The success of any chiropractor is reliant on the relationship with their client. If the chiropractor is capable, he/she will be rewarded with customer loyalty and referrals. If the chiropractor does not maintain the structural integrity between your nervous system and your spine, then he/she will suffer lost revenue, and a bad reputation. In this way, the chiropractor is 100% accountable for his/her actions.

And this was my ah-ha moment! Businesses are just like the human body.  In a  business, the nervous system is the ability of the C-Suite to consistently honour, live and uphold the company’s vision and values, and the spine is the many different departments and functions that are required to move together to support and protect the company’s vision/values.

And similar to the human body, a business can become easily misaligned by actions that are either (1) deliberate with intent or (2) unconsciously consistent. Typically, it is the role of the C-Suite to ensure the organization stays the course yet ironically it is the C-Suite who deliberately act in ways that do not match their words because they move from greater good to self-preservation. I understand this is a huge stereotype, and that I am broad stroking all individuals that occupy the C-Suite. Clearly I am exaggerating for effect…. however, have you watched the news lately?

Whose role is to ensure that everyone in the organization is aligned and that all actions taken match the words being spoken? Whose job is solely accountable to ensure the grand vision is consistently executed by all departments? Whose job is directly correlated to performance…you know, if you succeed then you keep your job and salary, if you fail you get walked out with only the personal items you came in with (no bonus).

There is no such role. In fact the most important role in an organization does not exist today.
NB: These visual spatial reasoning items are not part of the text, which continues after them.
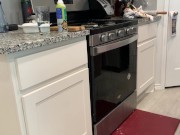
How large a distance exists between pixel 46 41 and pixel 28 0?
29.9 inches

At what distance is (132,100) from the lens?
2111 millimetres

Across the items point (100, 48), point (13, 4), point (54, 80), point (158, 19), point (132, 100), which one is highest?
point (13, 4)

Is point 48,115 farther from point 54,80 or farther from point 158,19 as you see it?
point 158,19

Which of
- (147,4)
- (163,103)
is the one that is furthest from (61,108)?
(147,4)

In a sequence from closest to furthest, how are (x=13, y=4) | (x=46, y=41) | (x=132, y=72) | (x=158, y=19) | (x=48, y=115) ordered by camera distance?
1. (x=46, y=41)
2. (x=48, y=115)
3. (x=13, y=4)
4. (x=132, y=72)
5. (x=158, y=19)

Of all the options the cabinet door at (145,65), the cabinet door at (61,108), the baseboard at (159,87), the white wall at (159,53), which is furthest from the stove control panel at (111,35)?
the baseboard at (159,87)

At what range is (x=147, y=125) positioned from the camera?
1.94 meters

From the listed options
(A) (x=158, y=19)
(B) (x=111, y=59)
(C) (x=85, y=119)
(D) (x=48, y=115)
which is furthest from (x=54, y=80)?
(A) (x=158, y=19)

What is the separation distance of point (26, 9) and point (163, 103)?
169 cm

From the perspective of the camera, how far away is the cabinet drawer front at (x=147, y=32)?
2092 millimetres

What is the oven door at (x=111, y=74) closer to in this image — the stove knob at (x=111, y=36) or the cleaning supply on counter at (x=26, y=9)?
the stove knob at (x=111, y=36)

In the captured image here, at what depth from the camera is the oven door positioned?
149 centimetres

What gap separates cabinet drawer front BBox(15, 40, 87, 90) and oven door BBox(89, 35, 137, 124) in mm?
138

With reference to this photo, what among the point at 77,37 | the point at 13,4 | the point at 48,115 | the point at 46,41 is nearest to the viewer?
the point at 46,41
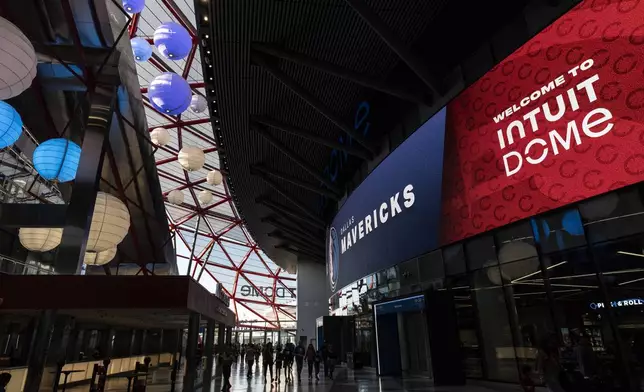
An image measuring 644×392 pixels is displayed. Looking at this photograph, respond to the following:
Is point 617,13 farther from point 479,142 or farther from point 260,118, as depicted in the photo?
point 260,118

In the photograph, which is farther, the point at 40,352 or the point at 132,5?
the point at 132,5

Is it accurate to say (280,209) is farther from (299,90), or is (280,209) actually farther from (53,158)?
(53,158)

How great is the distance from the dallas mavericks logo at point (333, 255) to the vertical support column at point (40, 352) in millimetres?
12747

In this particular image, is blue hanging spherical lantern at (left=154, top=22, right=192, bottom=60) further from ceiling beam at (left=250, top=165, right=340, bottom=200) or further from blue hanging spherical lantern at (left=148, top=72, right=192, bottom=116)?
ceiling beam at (left=250, top=165, right=340, bottom=200)

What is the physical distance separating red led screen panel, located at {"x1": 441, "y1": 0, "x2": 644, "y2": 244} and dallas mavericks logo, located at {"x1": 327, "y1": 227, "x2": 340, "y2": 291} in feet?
32.3

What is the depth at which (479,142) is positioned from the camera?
8422 mm

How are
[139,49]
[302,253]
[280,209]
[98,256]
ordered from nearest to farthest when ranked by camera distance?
[98,256] < [139,49] < [280,209] < [302,253]

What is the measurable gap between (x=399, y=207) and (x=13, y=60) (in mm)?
9430

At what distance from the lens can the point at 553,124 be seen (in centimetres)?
684

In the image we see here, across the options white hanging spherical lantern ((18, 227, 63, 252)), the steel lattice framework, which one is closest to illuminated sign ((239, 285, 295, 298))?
the steel lattice framework

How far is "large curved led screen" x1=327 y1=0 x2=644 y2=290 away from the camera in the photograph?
5.87m

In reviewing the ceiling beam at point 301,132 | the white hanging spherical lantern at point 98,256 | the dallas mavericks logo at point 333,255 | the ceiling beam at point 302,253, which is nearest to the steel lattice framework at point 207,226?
the ceiling beam at point 302,253

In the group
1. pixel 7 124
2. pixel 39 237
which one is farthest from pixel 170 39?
pixel 39 237

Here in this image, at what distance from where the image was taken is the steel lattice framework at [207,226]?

I propose a new be created. It can have its own “suite”, the A-Suite. There is only one role within the A-Suite and that role is the Alignment Officer or the A.O.  I recommend we drop the title “chief” as I feel there may be too many “chiefs” anyway.

A.O.I will even go one step further and provide a job description for the A.O.

  • To ensure the organization vision and values are consistently honoured and lived by aligning the actions and the words of each person, each team, each department and the organization as a whole.

The most effective way to build TRUST within an organization is by creating alignment. Research has shown when measuring engagement, the common measure across all studies is TRUST. Highly performing teams, are HIGH TRUST teams. Companies with high trust teams produce three times the profit .

What is your current team trust level? Are you aligned? Are you ready to add an A.O. to your team?